The Harman Kardon Invoke was fine. But let’s be real — the first Cortana smart speaker was dead on arrival. Microsoft’s smart assistant has its strong suits, but thus far statement of purpose hasn’t been among them. CEO Satya Nadella appears to have acknowledged as much this week during a media event at the company’s Redmond campus.
“Defeat” might be a strong word at this stage, but the executive is publicly acknowledging that the company needs to go back to the drawing board. In its current configuration, the best Microsoft can seemingly hope for with Cortana is a slow ramp up after a greatly delayed start. For all of the company’s recent successes, the gulf between its offering and Alexa, Assistant and (to a lesser degree) Siri must seem utterly insurmountable.

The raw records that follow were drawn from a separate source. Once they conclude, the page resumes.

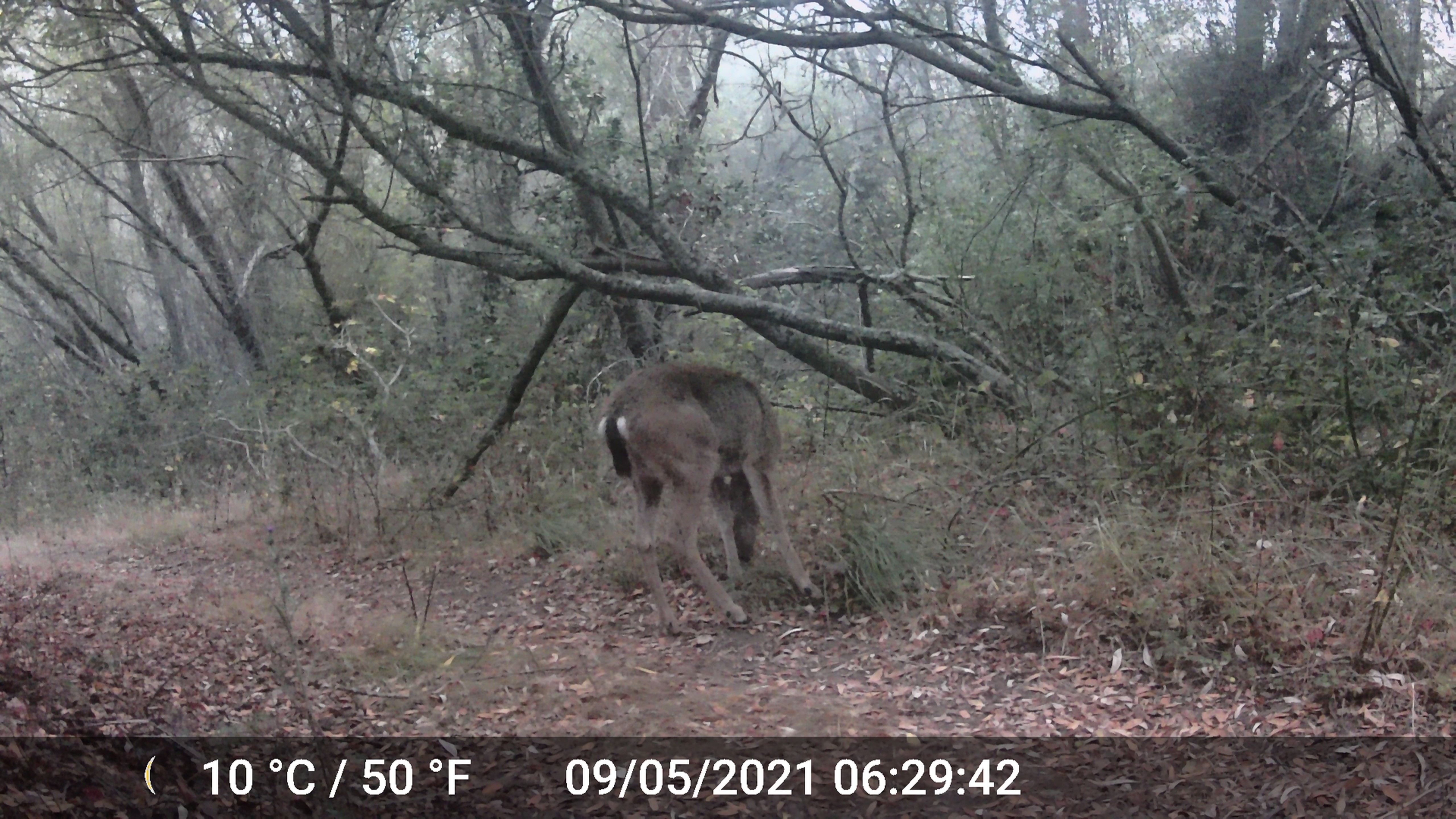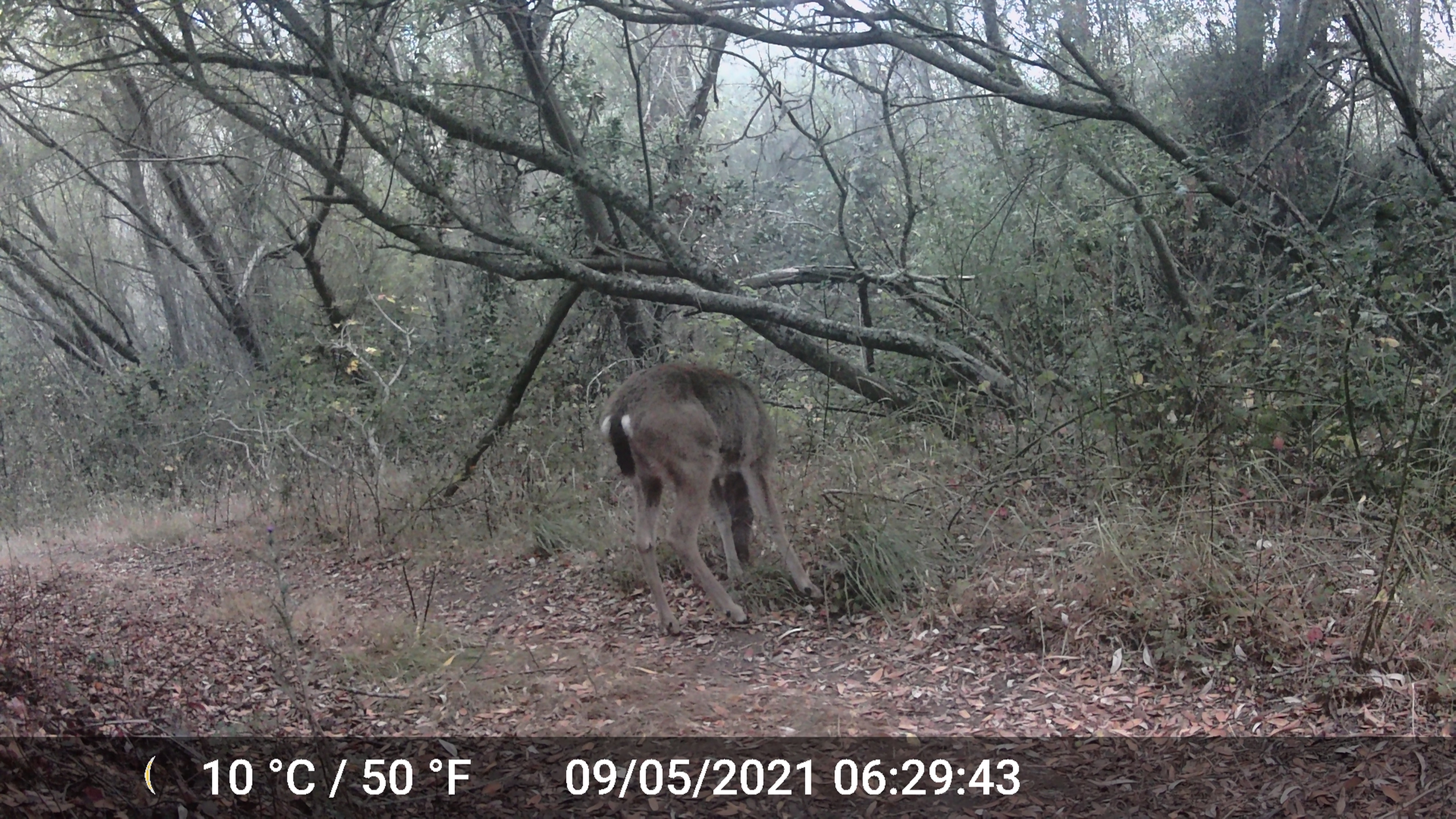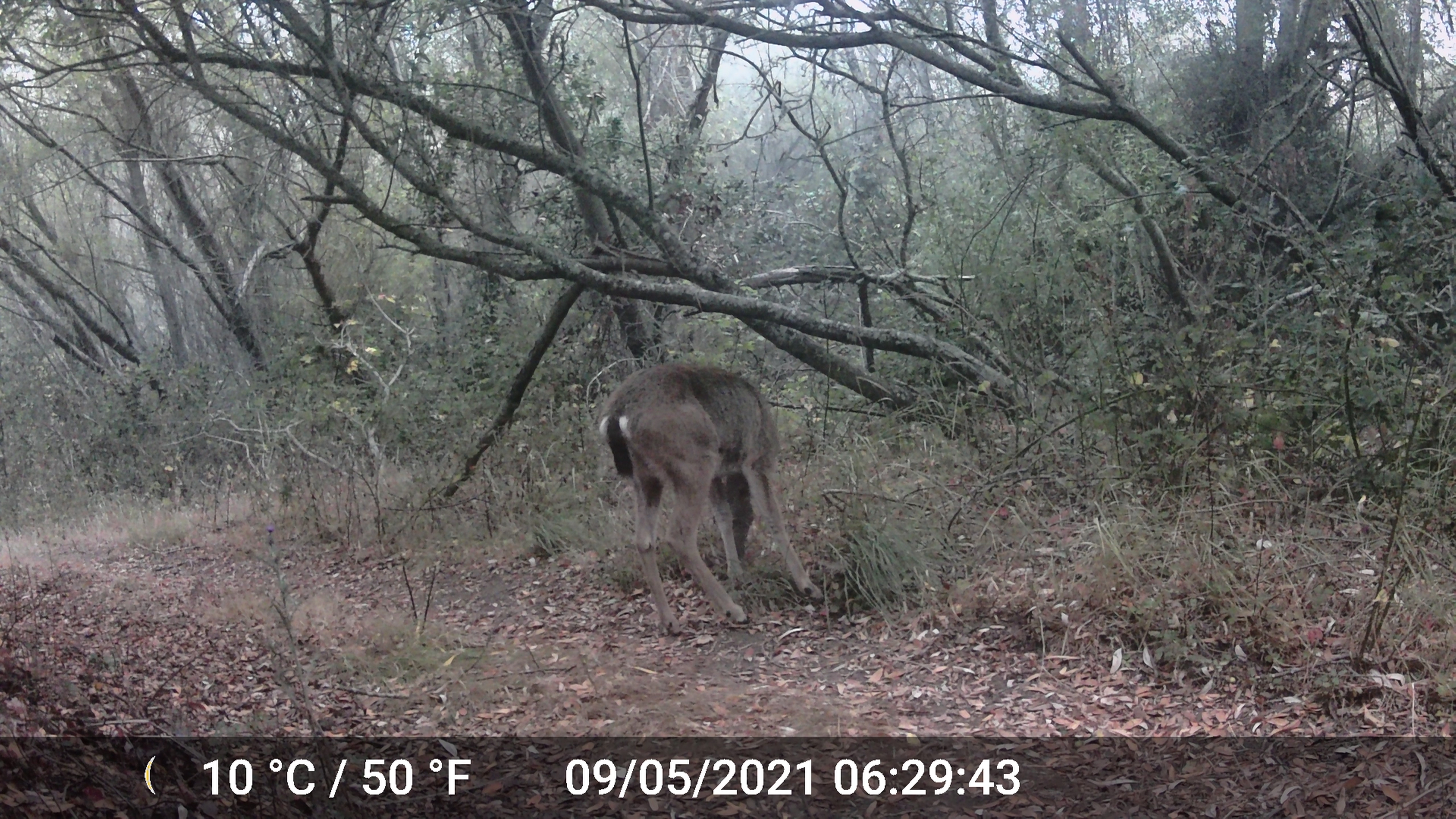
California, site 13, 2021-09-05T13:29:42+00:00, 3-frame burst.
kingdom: Animalia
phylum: Chordata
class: Mammalia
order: Artiodactyla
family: Cervidae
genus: Odocoileus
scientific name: Odocoileus hemionus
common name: mule deer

The new vision for Cortana is an AI offering that works in tandem with products that have previously been considered its chief competitors. That’s in line with recent moves. Over the summer, Microsoft and Amazon unveiled integration between the two assistants. Nadella used this week’s event to both reaffirm plans to work with Alexa and Google Assistant and note that past categories probably don’t make sense, going forward.

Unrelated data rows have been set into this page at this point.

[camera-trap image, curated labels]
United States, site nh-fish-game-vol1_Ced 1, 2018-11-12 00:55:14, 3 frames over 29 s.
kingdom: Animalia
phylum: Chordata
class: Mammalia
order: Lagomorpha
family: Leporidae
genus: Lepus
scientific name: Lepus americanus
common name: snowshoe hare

“We are very mindful of the categories we enter where we can do something unique,” he told the crowd. “A good one is speakers. To me the challenge is, exactly what would we be able to do in that category that is going to be unique?”

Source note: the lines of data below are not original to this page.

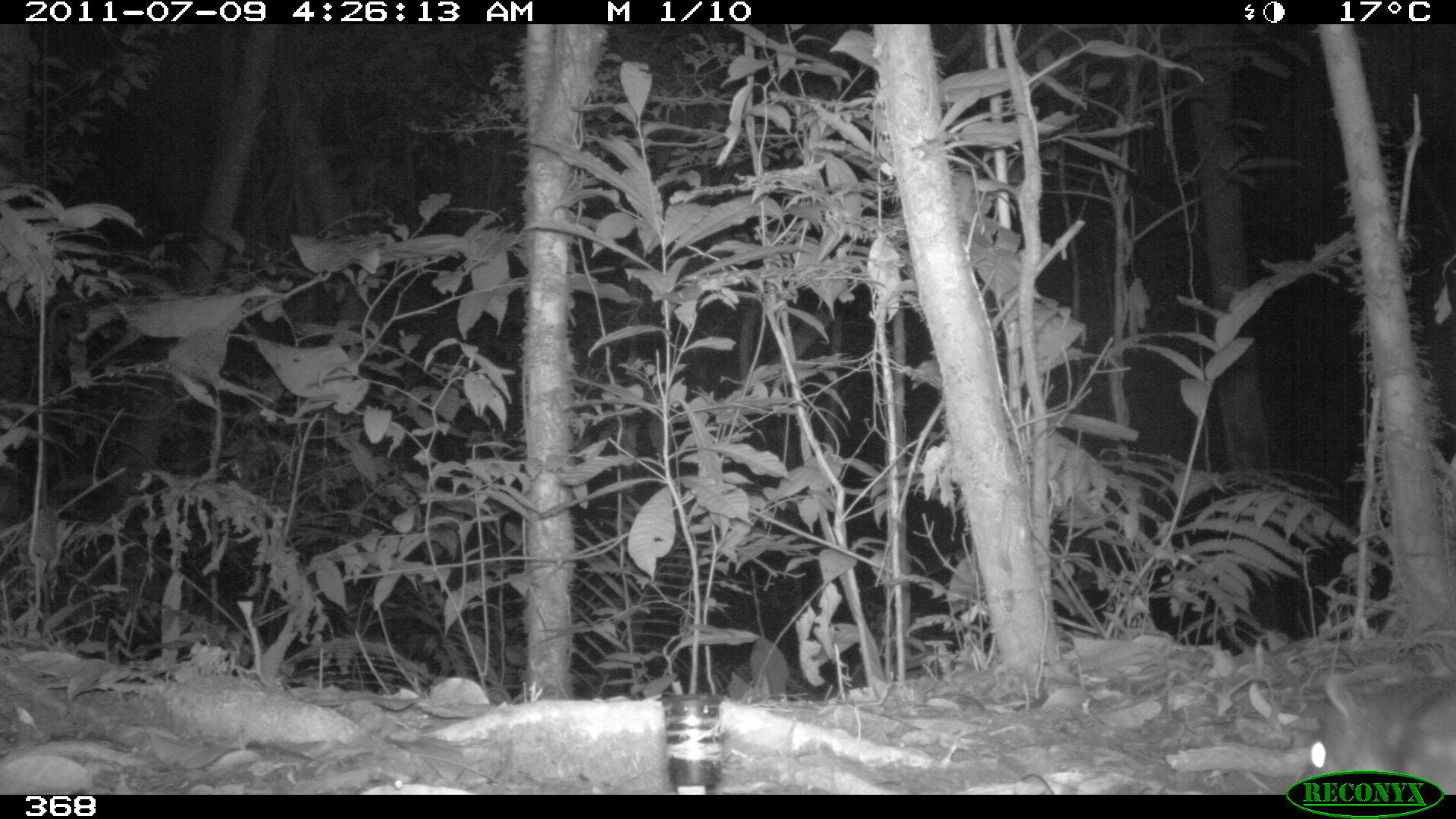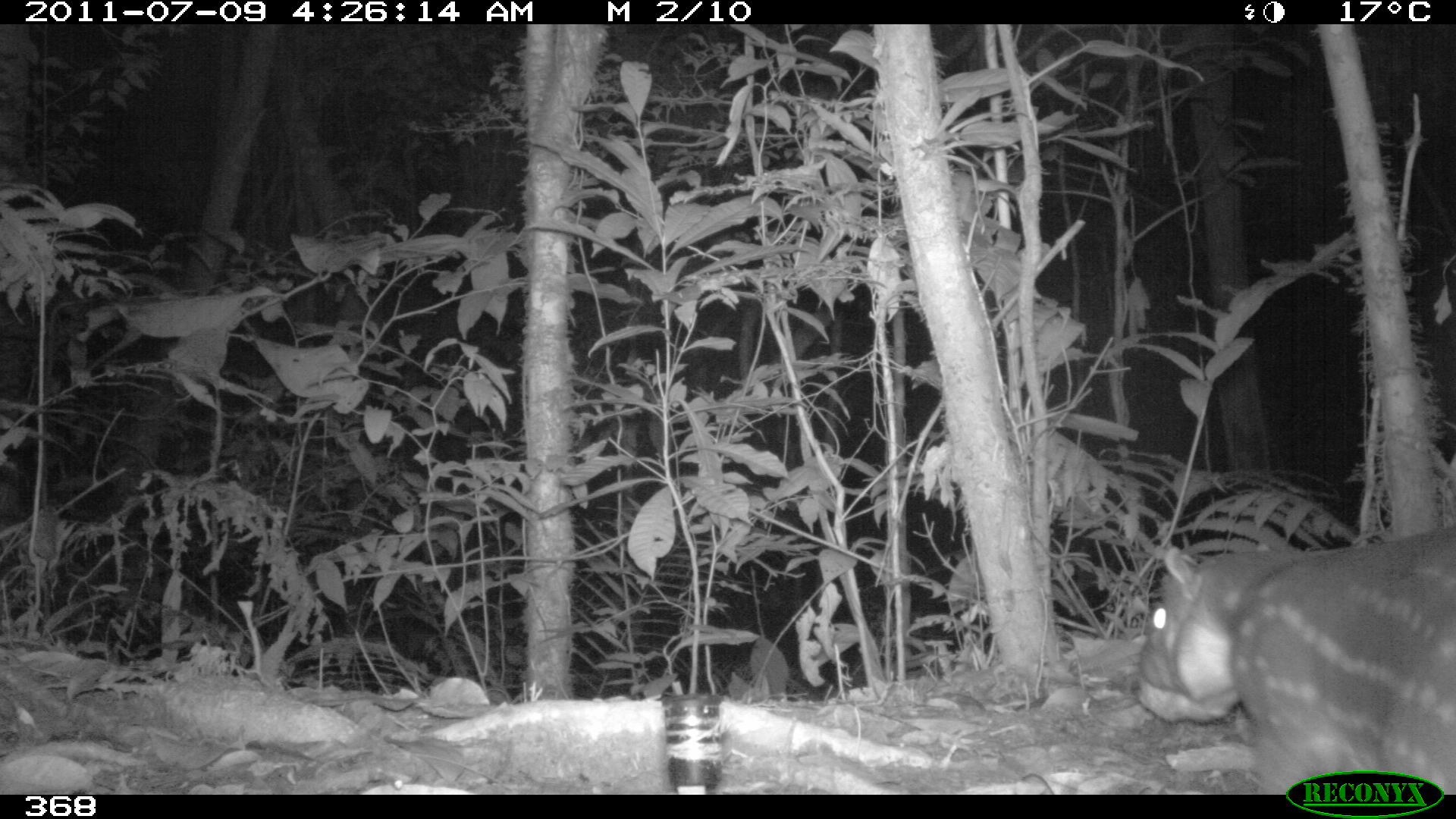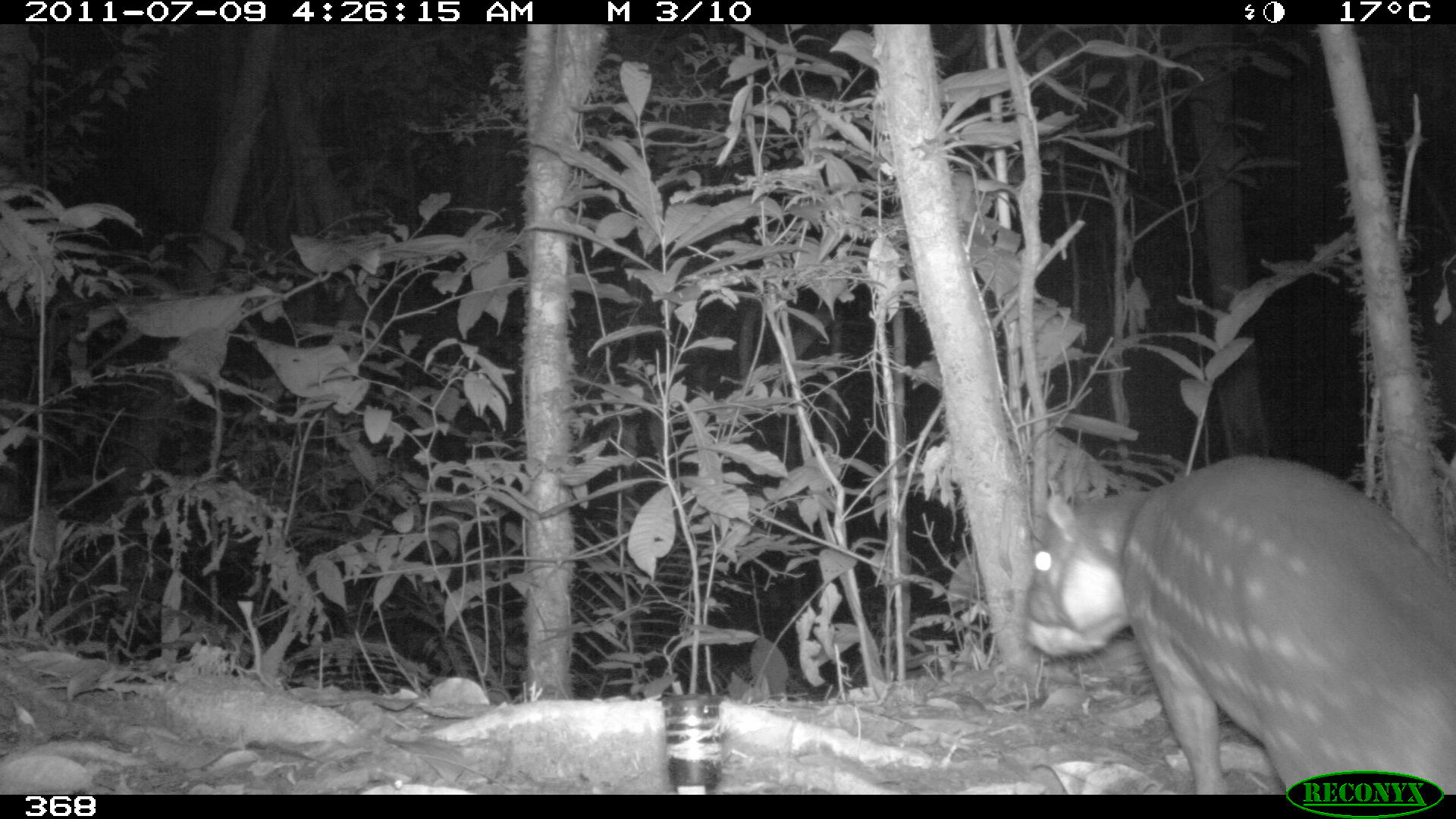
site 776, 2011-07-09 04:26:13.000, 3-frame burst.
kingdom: Animalia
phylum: Chordata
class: Mammalia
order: Rodentia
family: Cuniculidae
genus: Cuniculus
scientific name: Cuniculus paca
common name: spotted paca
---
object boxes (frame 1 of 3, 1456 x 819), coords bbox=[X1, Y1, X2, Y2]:
cuniculus paca: bbox=[1298, 662, 1456, 794]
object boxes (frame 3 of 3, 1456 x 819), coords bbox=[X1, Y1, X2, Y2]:
cuniculus paca: bbox=[1025, 456, 1456, 792]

It’s a fair question. And the answer, thus far, is nothing. Like Samsung’s Bixby offerings, the primary distinguisher has been the devices on which it has chosen to roll out — appliances for Bixby and PCs for Microsoft. And while moves by Apple, Amazon and Google have all been acknowledgements that desktops and laptops may play an important role in the growth of smart assistants moving forward, they were hardly a major driver early on.